===== Исходный текст =====

Какой я хочу, чтобы была литература. 5
«Синий конь» Франц Марк
Сочинение ученика 2А класса Иткина Вовы
Новосибирск, 16-го дня, 2004 или Бог знает какого еще года
Здравствуйте, дорогая Галина Ивановна!
Я не получил от Вас письма. Значит ли это, что Вы решили не читать
мое сочинение? Очень жаль, если так. Сегодняшний отрывок — неожиданный.
И очень важный. Помните, я в самом начале говорил, что у меня
умер папа? Так вот, вчера мне приснился сон о том, как я с ним
встретился.
Папа был в большой комнате, заваленной книгами, которые читал
я. Он молился, читал правило. Не заметил, как я вошел. Я дотронулся
до его плеча, и он посмотрел на меня. Внезапно я почувствовал
резкую боль в ноге, моя малая берцовая кость была вырвана с мясом,
и я попросил папу вправить ее обратно. Что он и сделал. Я посмотрел
на свои ступни. Невероятно. Они были покрыты перьями.
От каждой ступни отходили два гусиных крыла. Я понял — чтобы
ходить, их надо подрезать. О том, чтобы полететь, у меня и мысли
не было. У меня сперло дыхание, я был совсем маленький. Очень-очень
маленький.
За дня до этого сна у меня появилось отчетливое ощущение, что
деление на сны и явь — очень зыбкое. Я, Галина Ивановна, вовсе
не хочу парить вам мозги бабочками Чжуан-Цзы. Это ощущение было
как бы физиологическим. То есть действительно жизнь стала похожа
(так оно и было) на непрерывную цепочку сновидений. Спонтанно
возникающих. Имеющих или не имеющих причину и
следствие. Другой штамп — «стирается граница между сном и явью»
— сюда тоже не подходит. Я шел. Потерянный, неприкаянный. Словно
впал в ступор. Вдохнул, посмотрел по сторонам. Мир, лишенный моделей,
схем, шаблонов. Красивый. Да, красивый. Пошел дальше. То там,
то сям зажигались огоньки. Во мне горел огонек, но я не уверен,
мой ли он был… Категорический императив? Не уверен. Сказал же
— моделей не было. Я исчезал потихоньку. С дурацкой улыбкой. Времени
не было, но было пространства. Огромное. Огромный мир.
Это пространство… возможно, именно здесь кроется ключ к пониманию
Детского мира, мира Неслужебных вещей, Зачарованного Места.

===== Фрагменты записей =====

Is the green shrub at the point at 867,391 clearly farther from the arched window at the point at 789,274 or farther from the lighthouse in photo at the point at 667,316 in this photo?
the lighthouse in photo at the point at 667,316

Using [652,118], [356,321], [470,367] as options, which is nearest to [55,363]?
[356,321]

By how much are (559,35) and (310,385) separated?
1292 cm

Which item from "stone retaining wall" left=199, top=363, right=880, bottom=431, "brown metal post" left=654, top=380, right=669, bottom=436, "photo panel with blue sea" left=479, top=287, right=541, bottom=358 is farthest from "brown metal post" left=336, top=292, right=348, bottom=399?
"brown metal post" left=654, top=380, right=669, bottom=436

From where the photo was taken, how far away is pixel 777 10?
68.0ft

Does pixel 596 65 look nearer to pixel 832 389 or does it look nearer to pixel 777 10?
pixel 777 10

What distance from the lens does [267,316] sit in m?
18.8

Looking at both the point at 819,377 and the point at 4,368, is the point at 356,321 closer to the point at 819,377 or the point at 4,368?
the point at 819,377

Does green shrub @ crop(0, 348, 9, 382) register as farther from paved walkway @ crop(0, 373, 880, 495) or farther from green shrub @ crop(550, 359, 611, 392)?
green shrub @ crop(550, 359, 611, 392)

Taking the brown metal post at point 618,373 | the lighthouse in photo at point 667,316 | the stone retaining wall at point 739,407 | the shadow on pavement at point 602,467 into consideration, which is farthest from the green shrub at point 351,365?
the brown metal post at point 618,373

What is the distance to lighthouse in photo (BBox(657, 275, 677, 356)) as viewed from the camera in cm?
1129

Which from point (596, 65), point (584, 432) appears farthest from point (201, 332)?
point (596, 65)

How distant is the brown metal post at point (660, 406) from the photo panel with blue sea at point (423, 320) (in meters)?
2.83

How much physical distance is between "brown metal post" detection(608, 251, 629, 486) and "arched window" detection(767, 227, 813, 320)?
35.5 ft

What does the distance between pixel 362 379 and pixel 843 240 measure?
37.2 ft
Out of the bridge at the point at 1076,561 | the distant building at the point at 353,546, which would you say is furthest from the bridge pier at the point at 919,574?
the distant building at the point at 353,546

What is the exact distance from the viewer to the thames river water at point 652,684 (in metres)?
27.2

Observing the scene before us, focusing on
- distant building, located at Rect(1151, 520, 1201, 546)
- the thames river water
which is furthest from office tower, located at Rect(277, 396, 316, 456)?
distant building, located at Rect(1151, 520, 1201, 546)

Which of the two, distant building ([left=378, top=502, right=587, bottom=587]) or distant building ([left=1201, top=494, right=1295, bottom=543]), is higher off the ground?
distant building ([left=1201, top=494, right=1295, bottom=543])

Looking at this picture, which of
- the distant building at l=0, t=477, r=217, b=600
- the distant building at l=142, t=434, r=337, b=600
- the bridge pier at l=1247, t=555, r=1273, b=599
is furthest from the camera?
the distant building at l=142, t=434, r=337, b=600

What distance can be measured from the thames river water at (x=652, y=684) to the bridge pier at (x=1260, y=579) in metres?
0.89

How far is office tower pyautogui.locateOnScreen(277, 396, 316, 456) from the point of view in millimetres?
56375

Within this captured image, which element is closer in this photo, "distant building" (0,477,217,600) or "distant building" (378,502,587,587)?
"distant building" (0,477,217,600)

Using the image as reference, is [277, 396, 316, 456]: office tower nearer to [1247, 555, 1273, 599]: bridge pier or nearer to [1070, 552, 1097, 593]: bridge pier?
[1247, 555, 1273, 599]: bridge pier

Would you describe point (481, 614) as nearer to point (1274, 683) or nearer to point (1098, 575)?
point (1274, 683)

=====

Переведите на английский язык следующее предложение из исходного текста: «Папа был в большой комнате, заваленной книгами, которые читал я». Записи — это отдельный, самостоятельный материал.

Dad was in a large room piled with books that I had read.